By Chris Conway*

The Panama papers leak has put the issue of tax avoidance very much in the public spotlight.

Revelations from the leaked Mossack Fonseca legal documents that individuals such as Prime Minister David Cameron had money sheltered offshore has led many to call for tough action on tax avoidance.

Avoidance or evasion?
The issue has blurred the lines between tax avoidance, which is legal, and tax evasion, which is illegal.

It has created a middle ground where any actions seen as aggressive tax avoidance are likely to be scrutinised by HMRC.

UK politicians have responded by publishing their own tax returns, with Opposition Leader Jeremy Corbyn revealed to have been fined £100 for submitting his a day late.

Mr Cameron’s return drew criticism after his mother gifted him £200,000, despite being a form of legitimate inheritance tax planning.

The government has now said it is planning on introducing rules that would hold companies criminally responsible if their staff facilitate tax evasion.

This could put accountants in particular at risk and throw the spotlight on the way they structure their client’s tax affairs.

Accountants are already responsible under money laundering regulations to ensure individual and company funds are obtained legally.

But it is also important to remember there are perfectly legal ways an accountant can help keep tax bills down without the threat of breaking the law. This is known as tax planning and we reveal six legal ways to keep money away from the taxman below.

Sole trader vs incorporation
The way a business is structured has important tax implications.

Acting as a sole trader means an individual has to pay income tax while a company structure would be liable for corporation tax.

Corporation tax is currently 20 per cent and dropping to 17 per cent by 2020, while income tax is set at 20 per cent for the basic rate and 40 per cent for higher rate taxpayers.

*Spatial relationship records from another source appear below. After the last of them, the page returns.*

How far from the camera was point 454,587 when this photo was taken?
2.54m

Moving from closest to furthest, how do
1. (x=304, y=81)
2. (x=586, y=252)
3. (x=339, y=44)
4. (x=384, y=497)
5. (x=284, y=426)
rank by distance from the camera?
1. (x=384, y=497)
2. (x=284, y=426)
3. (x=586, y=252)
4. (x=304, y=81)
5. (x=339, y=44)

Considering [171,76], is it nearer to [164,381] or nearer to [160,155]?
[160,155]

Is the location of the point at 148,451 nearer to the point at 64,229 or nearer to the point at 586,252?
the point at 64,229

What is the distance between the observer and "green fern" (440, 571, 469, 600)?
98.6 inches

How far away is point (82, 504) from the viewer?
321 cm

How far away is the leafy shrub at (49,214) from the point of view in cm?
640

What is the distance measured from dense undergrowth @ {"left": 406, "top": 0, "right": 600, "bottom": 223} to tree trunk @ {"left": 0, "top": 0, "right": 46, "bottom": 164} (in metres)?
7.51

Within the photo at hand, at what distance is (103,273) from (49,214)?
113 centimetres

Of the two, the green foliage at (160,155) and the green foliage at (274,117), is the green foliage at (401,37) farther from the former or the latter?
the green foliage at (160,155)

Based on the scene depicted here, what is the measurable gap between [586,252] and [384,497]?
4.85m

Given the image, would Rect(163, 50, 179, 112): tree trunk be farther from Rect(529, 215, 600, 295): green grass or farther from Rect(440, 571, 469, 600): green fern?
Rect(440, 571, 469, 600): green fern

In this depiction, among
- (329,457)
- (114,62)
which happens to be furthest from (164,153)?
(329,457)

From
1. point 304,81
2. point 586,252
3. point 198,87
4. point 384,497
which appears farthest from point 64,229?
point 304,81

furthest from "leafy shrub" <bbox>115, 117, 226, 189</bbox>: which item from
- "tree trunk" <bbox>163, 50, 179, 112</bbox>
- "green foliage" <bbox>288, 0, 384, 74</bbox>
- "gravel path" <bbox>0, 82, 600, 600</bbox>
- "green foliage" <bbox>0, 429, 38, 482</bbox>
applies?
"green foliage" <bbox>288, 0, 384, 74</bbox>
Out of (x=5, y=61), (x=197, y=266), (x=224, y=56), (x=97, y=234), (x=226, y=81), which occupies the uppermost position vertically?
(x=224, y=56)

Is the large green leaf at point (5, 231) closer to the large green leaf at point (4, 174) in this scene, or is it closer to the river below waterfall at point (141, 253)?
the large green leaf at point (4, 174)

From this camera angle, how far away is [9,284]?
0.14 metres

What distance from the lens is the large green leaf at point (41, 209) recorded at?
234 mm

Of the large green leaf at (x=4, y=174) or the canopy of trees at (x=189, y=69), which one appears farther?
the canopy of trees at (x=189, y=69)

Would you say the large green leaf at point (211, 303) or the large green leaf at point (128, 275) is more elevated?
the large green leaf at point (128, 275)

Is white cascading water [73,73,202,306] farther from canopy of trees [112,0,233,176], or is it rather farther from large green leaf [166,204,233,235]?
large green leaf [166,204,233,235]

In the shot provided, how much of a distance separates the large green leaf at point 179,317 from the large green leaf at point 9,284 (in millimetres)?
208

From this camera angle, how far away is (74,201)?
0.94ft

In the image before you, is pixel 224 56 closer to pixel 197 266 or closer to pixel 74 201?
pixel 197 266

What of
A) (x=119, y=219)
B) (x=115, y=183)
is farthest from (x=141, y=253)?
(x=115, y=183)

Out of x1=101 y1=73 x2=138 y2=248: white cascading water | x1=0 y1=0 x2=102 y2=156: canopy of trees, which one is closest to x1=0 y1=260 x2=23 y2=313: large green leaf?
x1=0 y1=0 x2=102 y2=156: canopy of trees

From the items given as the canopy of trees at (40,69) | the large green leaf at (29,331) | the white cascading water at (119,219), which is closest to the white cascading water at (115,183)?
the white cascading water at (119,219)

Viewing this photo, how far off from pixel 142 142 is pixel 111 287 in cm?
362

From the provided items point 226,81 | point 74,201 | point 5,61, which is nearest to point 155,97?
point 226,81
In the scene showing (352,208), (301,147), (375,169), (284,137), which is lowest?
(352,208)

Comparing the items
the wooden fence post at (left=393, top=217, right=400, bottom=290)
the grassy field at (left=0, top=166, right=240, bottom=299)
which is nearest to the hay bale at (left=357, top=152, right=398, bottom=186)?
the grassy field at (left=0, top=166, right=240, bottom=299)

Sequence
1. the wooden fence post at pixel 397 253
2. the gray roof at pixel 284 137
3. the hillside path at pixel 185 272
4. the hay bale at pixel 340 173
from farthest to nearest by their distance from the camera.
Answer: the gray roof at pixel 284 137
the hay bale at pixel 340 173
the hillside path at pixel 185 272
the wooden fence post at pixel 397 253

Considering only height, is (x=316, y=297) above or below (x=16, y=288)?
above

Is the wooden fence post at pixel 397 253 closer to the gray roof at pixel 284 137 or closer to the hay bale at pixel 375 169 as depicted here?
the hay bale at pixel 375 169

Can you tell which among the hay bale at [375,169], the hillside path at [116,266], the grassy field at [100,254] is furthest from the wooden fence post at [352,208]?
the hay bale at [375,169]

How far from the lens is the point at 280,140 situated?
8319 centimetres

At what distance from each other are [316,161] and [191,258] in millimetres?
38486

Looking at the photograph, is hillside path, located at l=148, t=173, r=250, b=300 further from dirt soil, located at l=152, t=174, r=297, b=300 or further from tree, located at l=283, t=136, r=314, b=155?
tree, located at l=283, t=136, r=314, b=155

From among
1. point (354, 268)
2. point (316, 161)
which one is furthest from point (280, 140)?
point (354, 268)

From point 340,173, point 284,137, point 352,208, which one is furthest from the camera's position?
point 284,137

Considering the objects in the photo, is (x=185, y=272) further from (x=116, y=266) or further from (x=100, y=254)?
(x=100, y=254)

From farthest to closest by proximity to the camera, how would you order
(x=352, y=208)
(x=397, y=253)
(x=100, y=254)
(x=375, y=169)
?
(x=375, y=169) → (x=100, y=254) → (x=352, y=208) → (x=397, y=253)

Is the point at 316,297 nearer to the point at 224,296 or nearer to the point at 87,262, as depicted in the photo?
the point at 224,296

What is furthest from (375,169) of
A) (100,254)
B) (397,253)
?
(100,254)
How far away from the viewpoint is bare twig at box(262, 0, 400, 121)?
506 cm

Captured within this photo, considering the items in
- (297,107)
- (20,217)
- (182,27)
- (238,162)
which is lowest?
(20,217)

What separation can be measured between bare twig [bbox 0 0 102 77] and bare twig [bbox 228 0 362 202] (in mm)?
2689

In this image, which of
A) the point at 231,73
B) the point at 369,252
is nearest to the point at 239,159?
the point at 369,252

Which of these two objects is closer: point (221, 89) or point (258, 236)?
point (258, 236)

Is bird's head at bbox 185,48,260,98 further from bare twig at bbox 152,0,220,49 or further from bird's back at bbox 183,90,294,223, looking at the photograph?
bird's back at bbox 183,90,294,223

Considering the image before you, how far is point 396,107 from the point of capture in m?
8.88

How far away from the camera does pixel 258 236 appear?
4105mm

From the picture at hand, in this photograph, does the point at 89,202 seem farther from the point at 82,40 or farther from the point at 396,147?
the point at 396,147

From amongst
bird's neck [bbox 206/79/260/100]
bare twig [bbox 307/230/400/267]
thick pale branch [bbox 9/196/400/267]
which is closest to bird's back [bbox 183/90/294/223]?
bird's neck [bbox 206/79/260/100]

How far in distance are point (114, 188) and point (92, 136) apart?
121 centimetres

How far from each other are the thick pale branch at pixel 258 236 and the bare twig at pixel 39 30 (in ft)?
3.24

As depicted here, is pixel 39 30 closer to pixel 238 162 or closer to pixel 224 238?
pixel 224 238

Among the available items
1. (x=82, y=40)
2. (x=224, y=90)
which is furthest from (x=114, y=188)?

Therefore, if someone is on the higher rate tax band it is perfectly legal to consider setting up a company so they would pay a lower tax rate.

Income tax and dividends
Business owners want to maximise profits and reduce their tax bill as much as possible.

Having a wife or husband as a shareholder or director can help with tax planning as they can distribute the income depending on personal allowances.

The introduction of the new £5,000 dividend allowance in this tax year also makes it worth having a spouse on the books.

Everyone now has a £5,000 dividend allowance before tax starting at 7.5 per cent.

A business owner could reduce their own income tax liability by using both theirs and a spouse’s dividend allowances each year to spread their income.

Capital gains tax
Keeping it in the family can also have a capital gains benefit.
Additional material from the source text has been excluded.